The Best Places for Millennials to Start a Business
Dubbed the global generation, over half of all millennials would consider moving abroad for work opportunities, and an increasing number are starting their own business ventures. With possibilities of owning a home becoming increasingly difficult in the world’s cities, rent prices soaring and the political climate changing, research shows that millennials are less financially stable compared to previous generations.
GoCompare has released data to reveal the best places for millennials to start a business, measuring ease of registering property, starting and running a business on a day-to-day level, trading across borders, and diversity, among other metrics.
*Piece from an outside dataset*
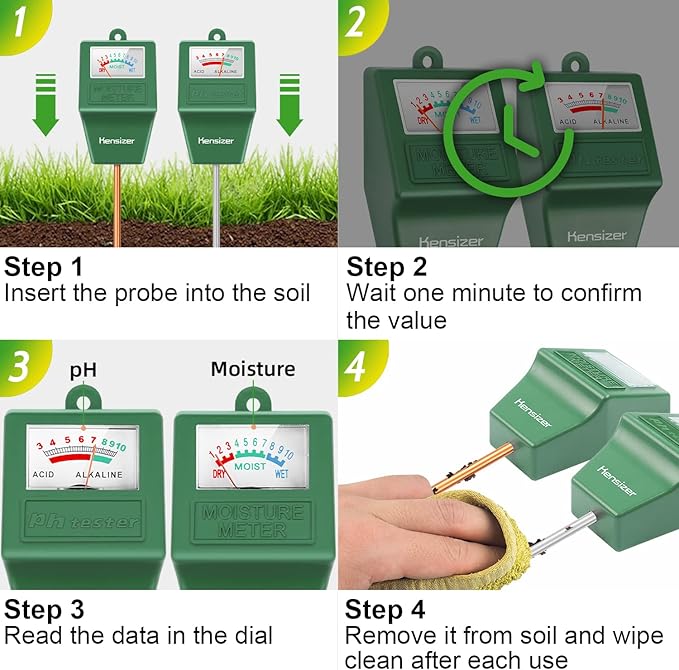 Kensizer Soil Tester, Soil Moisture/pH Meter, Gardening Farm Lawn Test Kit Tool - Image 5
New research has revealed Tallinn in Estonia to be the world’s best city for millennials starting a business, with Canada winning as a country overall – with four of its major cities, Vancouver, Ottawa, Montreal and Toronto featuring in the top ten.
Millennials are the backbone of the “digital nomad” generation, meaning finding hubs for opportunities, innovation and entrepreneurialism are becoming increasingly more sought after.
The top five Locations include:
Tallinn. A reputation for being digitally savvy, tops the leaderboard owing to a combination of the ease of registering property, and starting and running a business. Estonia scored 6.5 for the cost of living, the best score compared to all European, and North American cities.
Toronto. Canada’s leading city in tech innovation, Toronto offers the best business funding in the country. With four of its major cities featured in the top ten, Toronto comes in second to London with an impressive 10,000 WiFi hotspots available citywide.
New Zealand. Named as #1 for starting and running a business with a perfect score of 10, New Zealand also ranks at #4 for biotech potential – with the highest density of PhD graduates in Life Sciences in the world. New Zealand also scores highly for their diversity rating with a score of 6.7 making it one of the best places for women and immigrants to start businesses.
Singapore. Despite having higher living costs than London, Singapore scores highly for starting and running a business, making it attractive for tech startups – being home to over 270 Fintech startups. However, the financial hub also scores highly for diversity, with an impressive score of 6.9.
London – With London’s tech sector fuelling the growth for its digital economy, the capital ranked 2nd to Silicon Valley and Singapore for diversity – with 42 percent of business owners originally from outside the UK. Despite a high living cost, London still scores highly amongst all other metrics making it a popular destination for entrepreneurs.
What are millennial entrepreneurs looking for?
With opportunities to travel and being globally-connected being important to most millennials, many are looking outside of their home countries to start their own businesses. Here are some of the key factors in attracting young entrepreneurs:
Digitally-savvy cities. Digital connectivity is a non-negotiable in the 21st century working world, where location-independent entrepreneurs are set to dominate. Despite not featuring in the top ten, Moscow leads the way for public wi-fi hotspots, offering a total of 41,250. Helsinki offers the fastest internet connectivity, racing ahead with 17.4mbps. Ironically, the Silicon Valley offers some of the slowest wi-fi, at 3.7mbps.
Diversity is key. Diversity in business broadly equates to fairer representation across the whole of society. In this study, diversity was ranked according to the relative number of businesses with female and/or immigrant founders. With 31 percent, Silicon Valley led the way on the diversity front. London (17 percent) lagged behind New York (25.5 percent), Chicago (24.5 percent), and Paris (26.5 percent). Cape Town and Seoul came second and third overall for diversity, with 28.5 percent and 28 percent respectively of their businesses founded by minorities.
Cost of living. Millennials around the world are notoriously trapped by soaring rents and ever-less attainable property ladders. Of the top ten, the stats reveal that most have a relatively high cost of living; however, Ottawa and Vancouver are notable exceptions. Perhaps surprisingly, Singapore and even New Zealand are ranked as having a higher cost of living than London.